$ \large{ \text{Here are some instructions from the original question: } \ \\ } $
$ \large{ k \in \mathbb{Z} \ \ \land \\ f(x)=x^{2}-3x+k \ \ \land \ \ g(x)=x-2 \ \\ \text{And, there is NO any intersection point between $f(x)$ and $g(x)$. } \ \\ k_{(min) \, }= \;? } \ \\ $
$ \large{ \text{Here is just an example graph which I've drawn after seeing the answer: } \ \\ } $
I've tried this so far:
$ \large{ f(x) \ne g(x) \; \land \; f(x)-g(x)\lt{0} \leftrightarrow \Delta \lt{0} \; \\ \Delta=x^{2}-4x+k+2 \; ... \\ } $
The answer lies just behind that $\Delta$ but, unfortunately, I couldn't able to further the solution anymore...and, I need your help from here, so, please, show me how to do that.
Thank you very much...
PS: Finally, I understand it now... :) Thank you so much for your all help!...

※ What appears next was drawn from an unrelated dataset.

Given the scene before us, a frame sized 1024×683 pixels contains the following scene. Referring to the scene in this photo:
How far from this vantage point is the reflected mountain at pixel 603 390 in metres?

A very big hint: $ \large{ \Delta= \Big(b \Big)^{2}- \Bigg(4 \times \Big( a \Big) \times \Big( c \Big) \Bigg) \ (1) \\ } $
Now, I'm furthering my solution using that* equation *(1):
$ \large{ (-4)^{2}- \Big( 4 \times (1) \times (k+2) \Big) = \Delta \ \\ 4^{2}- \Big( 4 (k+2) \Big)= 16-(4k+8)= \Delta \ \\ \Delta \lt{0} \iff 16-4k-8 \lt{0} \iff 8-4k \lt{0} \ \\ } $ $ \text{Here comes a simple method to reach the answer: } \ \\ \large{ 8-4k=0 \ \\ 4k=8 \ \\ k=2 } \ \\ \text{but,} \ \ k_{min} \ \text{ equals just one of these } \ \mathbb{R^{+}} \ \text{and} \ \mathbb{Z^{+}} \ \text{numbers} : \ (2, \, {+}\infty ) \ \\ \text{So, } \ \large{ k_{min}=3 } $